The staff at the service counters are quite efficient considering they
are using old school equipment (a book full of stamps and handle
change just using a calculator).
Yesterday I got a card in the mail saying there was a piece of
registered mail to pick up from the post office because I wasn't home
(it's called work, people).
I read the back of it and it said that they would hold the package for
14 days from the date of the card being issued, and after that it
would be returned to the sender.
So I was in a bit of a panic because next weekend I'll be out of town
and by the time I try to pick it up the next weekend, the deadline
would have already passed. And this post office branch opens at
9:30am, and I'm on my way to work at that time.
I called the 24-hour hotline number on the card, thinking it would
probably be just recorded messages, but I managed to get a person on
He was very helpful, asking me for the reference number of the
package. I couldn't really read the scribble and he even corrected me
on what the last two digits should be.

RECORD SET:
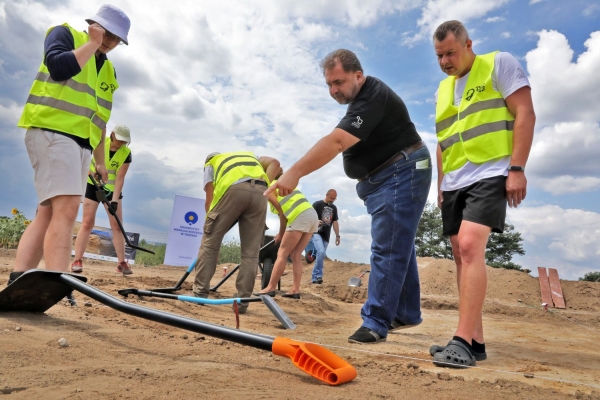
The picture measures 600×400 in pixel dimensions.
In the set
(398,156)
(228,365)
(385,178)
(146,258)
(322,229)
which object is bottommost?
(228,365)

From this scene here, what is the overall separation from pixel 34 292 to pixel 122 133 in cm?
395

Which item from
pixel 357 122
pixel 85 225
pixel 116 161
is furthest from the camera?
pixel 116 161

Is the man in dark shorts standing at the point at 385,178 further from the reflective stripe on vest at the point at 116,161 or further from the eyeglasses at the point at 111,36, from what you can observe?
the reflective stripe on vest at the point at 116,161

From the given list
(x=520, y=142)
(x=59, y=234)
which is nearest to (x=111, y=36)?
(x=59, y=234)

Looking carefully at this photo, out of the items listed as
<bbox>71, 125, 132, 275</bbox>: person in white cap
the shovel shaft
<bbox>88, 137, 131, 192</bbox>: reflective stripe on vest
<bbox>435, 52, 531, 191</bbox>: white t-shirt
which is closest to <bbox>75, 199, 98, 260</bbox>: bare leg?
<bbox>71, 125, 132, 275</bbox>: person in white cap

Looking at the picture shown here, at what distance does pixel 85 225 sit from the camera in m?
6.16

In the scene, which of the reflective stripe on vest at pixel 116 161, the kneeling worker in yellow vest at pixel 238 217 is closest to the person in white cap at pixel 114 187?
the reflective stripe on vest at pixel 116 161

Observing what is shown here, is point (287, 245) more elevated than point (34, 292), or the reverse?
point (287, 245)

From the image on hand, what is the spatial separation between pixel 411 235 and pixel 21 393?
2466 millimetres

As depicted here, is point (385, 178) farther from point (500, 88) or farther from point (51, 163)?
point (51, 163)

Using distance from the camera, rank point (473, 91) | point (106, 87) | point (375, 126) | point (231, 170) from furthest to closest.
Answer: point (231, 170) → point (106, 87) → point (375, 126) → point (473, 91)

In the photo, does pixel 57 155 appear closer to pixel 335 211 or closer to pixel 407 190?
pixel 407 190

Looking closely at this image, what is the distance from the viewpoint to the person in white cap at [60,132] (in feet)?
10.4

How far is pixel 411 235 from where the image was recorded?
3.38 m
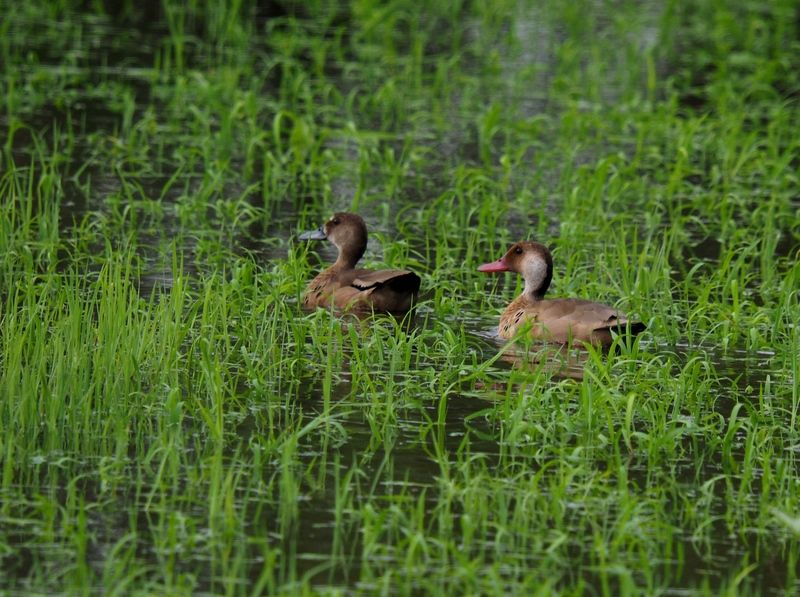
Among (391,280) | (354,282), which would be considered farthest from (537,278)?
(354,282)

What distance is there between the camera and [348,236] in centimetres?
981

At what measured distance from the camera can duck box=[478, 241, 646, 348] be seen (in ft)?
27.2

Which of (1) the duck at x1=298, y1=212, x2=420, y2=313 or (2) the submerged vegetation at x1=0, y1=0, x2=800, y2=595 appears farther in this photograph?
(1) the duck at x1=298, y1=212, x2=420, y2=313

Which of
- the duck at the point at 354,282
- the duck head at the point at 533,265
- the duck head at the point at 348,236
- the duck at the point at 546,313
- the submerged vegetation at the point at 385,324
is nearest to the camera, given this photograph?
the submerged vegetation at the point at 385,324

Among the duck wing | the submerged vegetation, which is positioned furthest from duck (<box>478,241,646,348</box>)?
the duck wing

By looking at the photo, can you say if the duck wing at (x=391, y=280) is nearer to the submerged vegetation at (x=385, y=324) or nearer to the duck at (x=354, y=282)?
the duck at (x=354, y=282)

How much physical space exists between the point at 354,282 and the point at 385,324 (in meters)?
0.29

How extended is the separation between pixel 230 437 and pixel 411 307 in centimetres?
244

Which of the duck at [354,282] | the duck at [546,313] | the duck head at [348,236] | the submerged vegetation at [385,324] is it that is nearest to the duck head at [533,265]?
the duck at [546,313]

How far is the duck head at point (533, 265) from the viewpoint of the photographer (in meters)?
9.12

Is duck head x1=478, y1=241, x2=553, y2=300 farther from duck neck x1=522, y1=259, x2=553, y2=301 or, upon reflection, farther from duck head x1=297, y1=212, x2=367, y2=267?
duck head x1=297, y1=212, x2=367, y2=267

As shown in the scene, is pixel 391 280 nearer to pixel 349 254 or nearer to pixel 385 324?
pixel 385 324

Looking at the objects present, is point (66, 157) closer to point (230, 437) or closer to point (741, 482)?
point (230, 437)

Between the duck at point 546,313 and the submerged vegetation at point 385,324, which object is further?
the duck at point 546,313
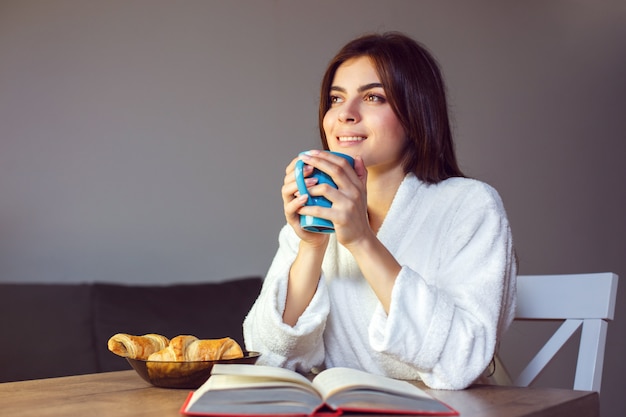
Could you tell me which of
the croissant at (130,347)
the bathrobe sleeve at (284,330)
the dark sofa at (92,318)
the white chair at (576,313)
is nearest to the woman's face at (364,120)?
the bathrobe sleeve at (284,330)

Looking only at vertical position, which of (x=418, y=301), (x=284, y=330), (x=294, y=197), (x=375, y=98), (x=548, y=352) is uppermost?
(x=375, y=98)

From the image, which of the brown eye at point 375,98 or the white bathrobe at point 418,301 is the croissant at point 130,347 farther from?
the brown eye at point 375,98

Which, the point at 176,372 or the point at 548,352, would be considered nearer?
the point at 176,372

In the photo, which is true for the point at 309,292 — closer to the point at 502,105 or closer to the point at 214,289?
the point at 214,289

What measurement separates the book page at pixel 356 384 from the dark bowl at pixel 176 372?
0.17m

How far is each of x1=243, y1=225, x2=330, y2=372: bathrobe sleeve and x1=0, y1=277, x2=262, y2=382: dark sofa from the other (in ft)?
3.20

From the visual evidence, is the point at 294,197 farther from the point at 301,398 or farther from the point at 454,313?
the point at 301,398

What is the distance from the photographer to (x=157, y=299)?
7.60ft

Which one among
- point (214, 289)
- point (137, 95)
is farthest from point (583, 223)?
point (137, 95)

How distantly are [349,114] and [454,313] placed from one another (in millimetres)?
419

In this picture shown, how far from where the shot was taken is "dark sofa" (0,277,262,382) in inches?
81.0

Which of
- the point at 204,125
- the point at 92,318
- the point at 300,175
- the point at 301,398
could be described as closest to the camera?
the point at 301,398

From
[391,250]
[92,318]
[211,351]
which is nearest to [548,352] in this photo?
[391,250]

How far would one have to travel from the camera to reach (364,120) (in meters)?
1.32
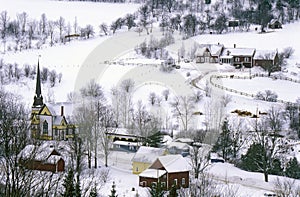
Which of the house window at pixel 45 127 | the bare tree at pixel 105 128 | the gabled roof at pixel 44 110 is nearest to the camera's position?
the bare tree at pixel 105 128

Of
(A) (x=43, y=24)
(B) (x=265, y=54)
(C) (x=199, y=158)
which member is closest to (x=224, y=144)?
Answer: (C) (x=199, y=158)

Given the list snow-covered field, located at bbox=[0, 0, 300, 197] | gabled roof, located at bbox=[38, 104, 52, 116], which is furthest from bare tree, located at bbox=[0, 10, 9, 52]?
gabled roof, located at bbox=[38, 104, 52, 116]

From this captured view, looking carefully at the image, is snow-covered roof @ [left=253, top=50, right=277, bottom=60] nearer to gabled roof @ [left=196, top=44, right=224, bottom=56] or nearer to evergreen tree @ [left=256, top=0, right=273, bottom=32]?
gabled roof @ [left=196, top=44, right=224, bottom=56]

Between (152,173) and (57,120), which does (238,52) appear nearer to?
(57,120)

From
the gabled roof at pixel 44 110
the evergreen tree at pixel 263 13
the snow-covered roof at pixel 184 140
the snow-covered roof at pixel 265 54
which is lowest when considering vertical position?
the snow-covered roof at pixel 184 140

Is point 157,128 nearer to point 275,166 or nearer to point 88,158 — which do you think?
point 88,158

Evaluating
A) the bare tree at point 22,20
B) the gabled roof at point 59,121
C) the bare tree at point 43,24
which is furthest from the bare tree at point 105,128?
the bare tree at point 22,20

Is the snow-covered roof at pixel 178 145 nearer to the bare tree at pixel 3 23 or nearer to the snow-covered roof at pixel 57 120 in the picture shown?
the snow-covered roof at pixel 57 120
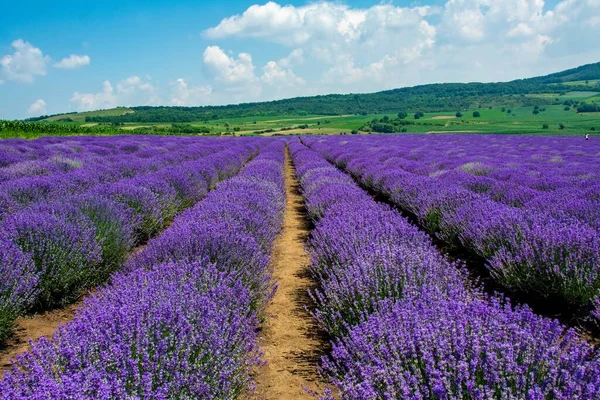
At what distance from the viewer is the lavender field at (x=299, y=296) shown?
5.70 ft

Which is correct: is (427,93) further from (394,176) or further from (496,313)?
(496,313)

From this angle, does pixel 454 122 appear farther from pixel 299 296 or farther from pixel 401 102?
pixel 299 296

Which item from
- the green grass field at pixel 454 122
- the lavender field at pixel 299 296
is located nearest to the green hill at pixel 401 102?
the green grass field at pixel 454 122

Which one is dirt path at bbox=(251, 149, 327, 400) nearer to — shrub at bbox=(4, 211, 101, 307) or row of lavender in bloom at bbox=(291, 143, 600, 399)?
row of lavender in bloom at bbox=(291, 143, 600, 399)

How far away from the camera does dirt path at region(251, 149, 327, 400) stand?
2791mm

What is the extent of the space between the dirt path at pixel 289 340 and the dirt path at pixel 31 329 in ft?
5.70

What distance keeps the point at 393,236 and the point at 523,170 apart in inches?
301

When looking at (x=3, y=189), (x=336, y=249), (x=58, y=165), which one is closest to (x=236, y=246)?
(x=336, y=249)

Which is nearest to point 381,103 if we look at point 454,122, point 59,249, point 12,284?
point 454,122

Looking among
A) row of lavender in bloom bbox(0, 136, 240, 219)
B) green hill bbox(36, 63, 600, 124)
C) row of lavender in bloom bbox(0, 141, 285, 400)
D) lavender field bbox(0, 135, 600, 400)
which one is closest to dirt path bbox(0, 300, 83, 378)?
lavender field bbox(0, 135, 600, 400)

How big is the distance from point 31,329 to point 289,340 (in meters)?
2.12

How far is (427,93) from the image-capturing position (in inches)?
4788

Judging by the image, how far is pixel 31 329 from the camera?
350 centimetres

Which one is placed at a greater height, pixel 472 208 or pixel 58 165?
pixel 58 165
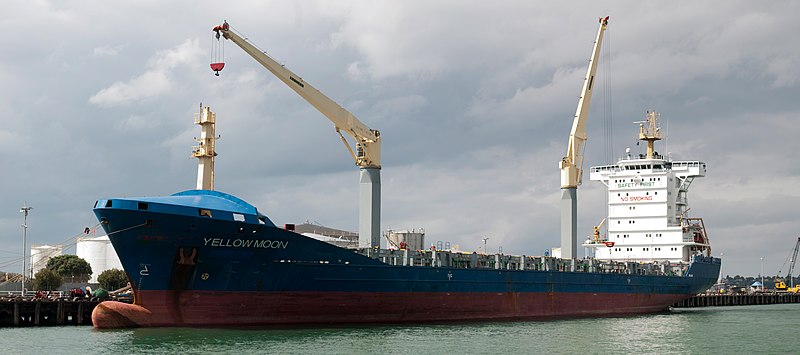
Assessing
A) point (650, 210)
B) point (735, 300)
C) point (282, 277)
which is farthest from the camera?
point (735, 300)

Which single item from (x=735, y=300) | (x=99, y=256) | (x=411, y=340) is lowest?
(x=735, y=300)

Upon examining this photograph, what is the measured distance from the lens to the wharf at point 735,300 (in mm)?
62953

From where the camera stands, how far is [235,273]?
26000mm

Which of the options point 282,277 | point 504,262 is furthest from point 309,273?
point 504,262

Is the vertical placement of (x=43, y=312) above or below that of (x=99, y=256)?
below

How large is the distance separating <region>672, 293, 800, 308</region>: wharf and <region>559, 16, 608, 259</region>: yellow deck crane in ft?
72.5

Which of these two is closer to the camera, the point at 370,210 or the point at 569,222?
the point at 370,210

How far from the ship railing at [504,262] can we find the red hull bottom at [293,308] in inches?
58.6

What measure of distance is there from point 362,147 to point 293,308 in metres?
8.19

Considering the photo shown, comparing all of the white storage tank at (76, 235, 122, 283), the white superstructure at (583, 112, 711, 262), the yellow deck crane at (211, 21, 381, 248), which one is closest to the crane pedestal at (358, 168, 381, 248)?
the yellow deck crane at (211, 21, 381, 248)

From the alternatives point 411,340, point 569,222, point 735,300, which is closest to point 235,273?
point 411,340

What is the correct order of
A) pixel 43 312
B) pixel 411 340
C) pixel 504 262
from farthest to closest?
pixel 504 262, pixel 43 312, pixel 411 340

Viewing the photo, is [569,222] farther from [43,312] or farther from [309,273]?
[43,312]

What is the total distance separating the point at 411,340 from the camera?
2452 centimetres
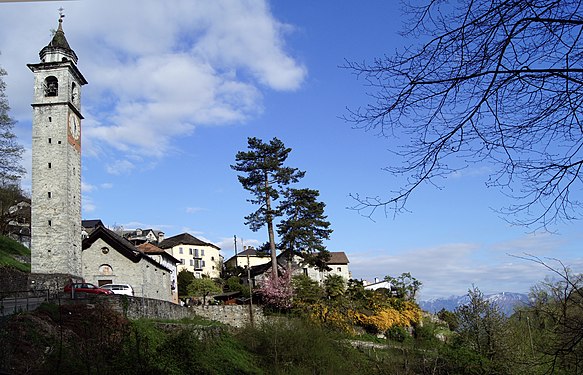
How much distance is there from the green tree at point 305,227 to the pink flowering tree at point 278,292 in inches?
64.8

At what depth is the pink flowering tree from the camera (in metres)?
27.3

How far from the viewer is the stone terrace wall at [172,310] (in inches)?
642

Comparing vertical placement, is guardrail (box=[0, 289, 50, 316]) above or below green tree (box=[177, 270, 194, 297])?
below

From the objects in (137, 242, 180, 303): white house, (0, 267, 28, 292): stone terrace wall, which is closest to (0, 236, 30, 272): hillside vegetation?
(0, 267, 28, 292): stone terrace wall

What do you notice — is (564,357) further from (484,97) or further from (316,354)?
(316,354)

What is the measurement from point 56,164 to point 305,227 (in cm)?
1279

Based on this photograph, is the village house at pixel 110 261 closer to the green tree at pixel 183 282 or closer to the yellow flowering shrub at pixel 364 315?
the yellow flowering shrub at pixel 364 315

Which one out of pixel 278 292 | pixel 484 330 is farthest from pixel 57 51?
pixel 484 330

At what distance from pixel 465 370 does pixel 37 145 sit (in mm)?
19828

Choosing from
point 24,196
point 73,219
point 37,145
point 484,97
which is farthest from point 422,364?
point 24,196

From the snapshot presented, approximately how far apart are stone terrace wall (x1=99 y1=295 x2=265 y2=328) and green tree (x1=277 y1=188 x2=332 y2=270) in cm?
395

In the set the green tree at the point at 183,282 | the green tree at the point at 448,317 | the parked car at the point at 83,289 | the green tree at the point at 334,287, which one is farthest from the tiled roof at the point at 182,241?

STATED PROBLEM 1:
Please switch "kneeling" to "crouching" in the records, starting with the line with "In the scene, which" and going on through the line with "2466 millimetres". Give those lines again with everything else unchanged.
STATED PROBLEM 2:
Proceed with the text about collecting registered mail from the post office, starting after its last sentence.

WRITTEN REPLY 1:
In the scene, which of the reflective stripe on vest at pixel 116 161, the crouching worker in yellow vest at pixel 238 217 is closest to the person in white cap at pixel 114 187?
the reflective stripe on vest at pixel 116 161

Observing what is shown here, is point (287, 245) more elevated than point (34, 292), or the reverse?
point (287, 245)

From the image on hand, what is the spatial separation between pixel 411 235 and pixel 21 393?
2466 millimetres

WRITTEN REPLY 2:
Then he said that I could pick up the package after 11:30am today,
even though the card said I would have to wait at least two working
days before I could get it. "Just make sure you come before 1pm," he
said, as today is Saturday, a half day.
Great! I can pick up my package today and not have to worry about it.
I started to wonder what it was... a belated birthday gift? A textbook
from my Chinese teacher back in Beijing?
To pass the time I went to the gym and then rushed back at 12:45pm
just in time to pick up the package.
And what was it?
A thin envelope from American Express. To thank me for successfully
applying for its credit card, they were giving me a HK$50 coupon for
Park N Shop. That's the equivalent of $6.44.
I got a piece of registered mail so that I could save $6.44 on my next
trip to the supermarket.
For a coupon worth that much you'd think regular mail would be good
enough and save the HK$14.40 on postage.
If you want good service, you gotta pay.
Gotta love Hong Kong Post.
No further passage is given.